It’s well known that our satisfaction is directly proportional to our expectations.
I was recently reading Bruce Feiler’s Life is in the Transitions in preparation for book club this week (People asked for a focus on navigating transitions. You should come!) and experienced a helpful reset of expectations courtesy of his research into 225 American life stories.
Feiler is the person who coined the term “lifequakes” to describe forceful bursts of change in our lives that lead to upheaval, transition and renewal. He contrasts these with “disruptors” that are milder and more frequent, but suggests that a pileup of disruptors can form a lifequake. Here’s what he found:
- The average American adult experiences 30 to 40 disruptors in their life. These include, for example, a change in relationship status, the death of a loved one, losing a job, a personal injury — he identifies 52 of them.

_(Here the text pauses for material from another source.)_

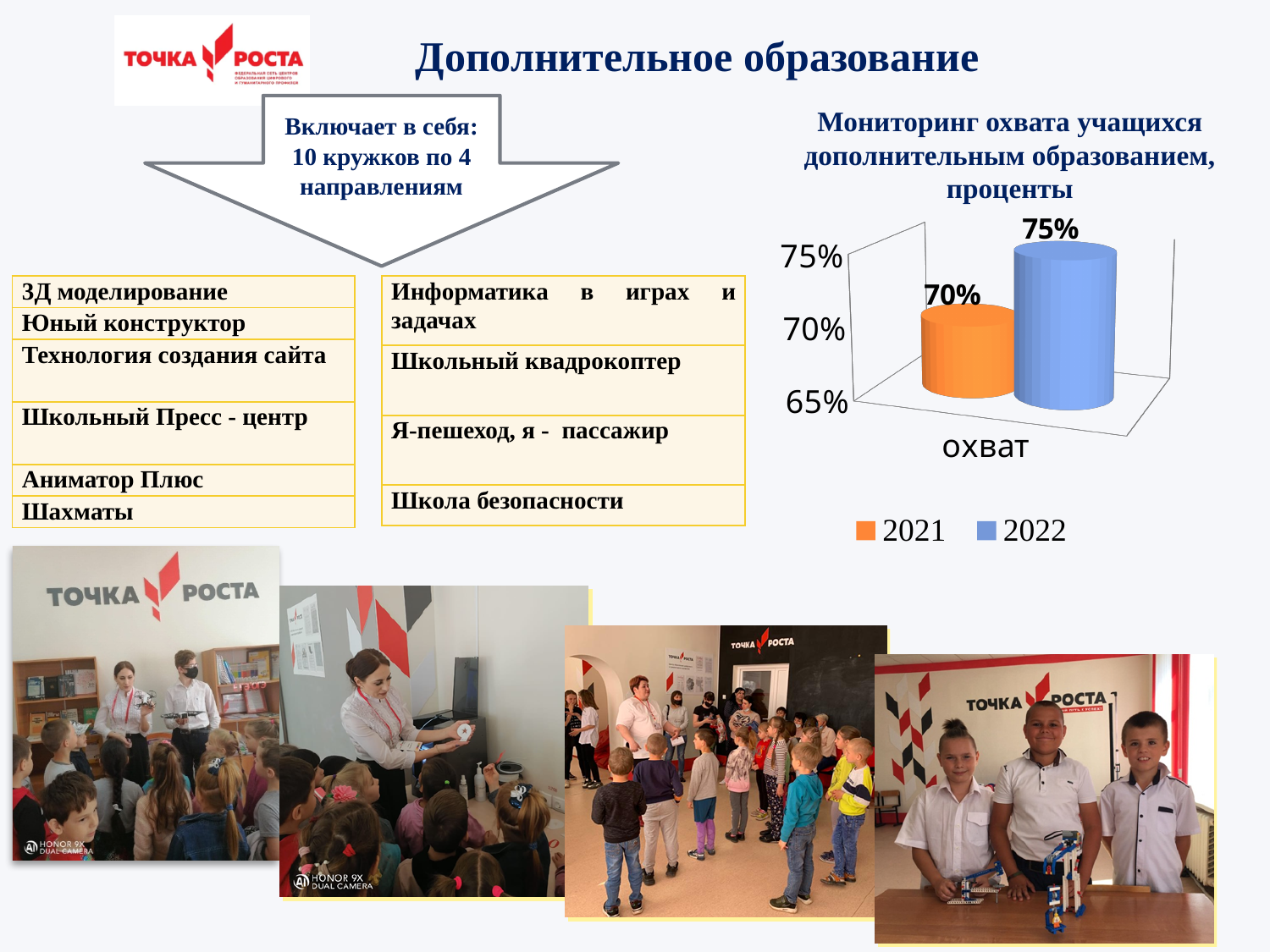
How many series does the chart legend list? 2 What is the difference between the 2022 and 2021 values in the chart? 5% Which colour represents the 2022 series in the chart? blue What kind of chart is shown on the slide? bar chart What is the category label on the x axis of the chart? охват How many categories are shown on the x axis of the chart? 1 Which series has the lowest value in the chart? 2021 Which year has the higher value in the chart, 2021 or 2022? 2022 What is the value for 2022 in the chart? 75% Is the value for 2021 greater or less than 65%? greater Which series has the highest value in the chart? 2022 What is the value for 2021 in the chart? 70%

That means we experience a disruptor every 12 to 18 months.
- People experience three to five lifequakes in their adult lives.
- 75% of people describe these lifequakes as an “autobiographical occasion that caused them to reimagine who they are.”
- A lifequake is not a “midlife crisis” — they are spread out across the lifespan (and there is very little evidence supporting midlife crises anyway)
- 87% of lifequakes are personal (vs. collective) and 57% are involuntary — roughly 50% are both.
- Lifequakes last an average of five years. 75% of people report them lasting four years or more. We therefore spend roughly half of our lives dealing with them.
If you are in the midst of a big transition and it feels like it is taking you a good long while to figure it out, read that again. Lifequakes last an average of five years and we spend roughly half our adult lives dealing with them.
What you are going through is normal. Life is in the transitions. Thankfully, there are tools that help us build our skills in this area — more on that next week.
But while you’re here: I suspect that organizations experience similar patterns…so these skills are not just relevant at an individual level, but at a corporate one as well.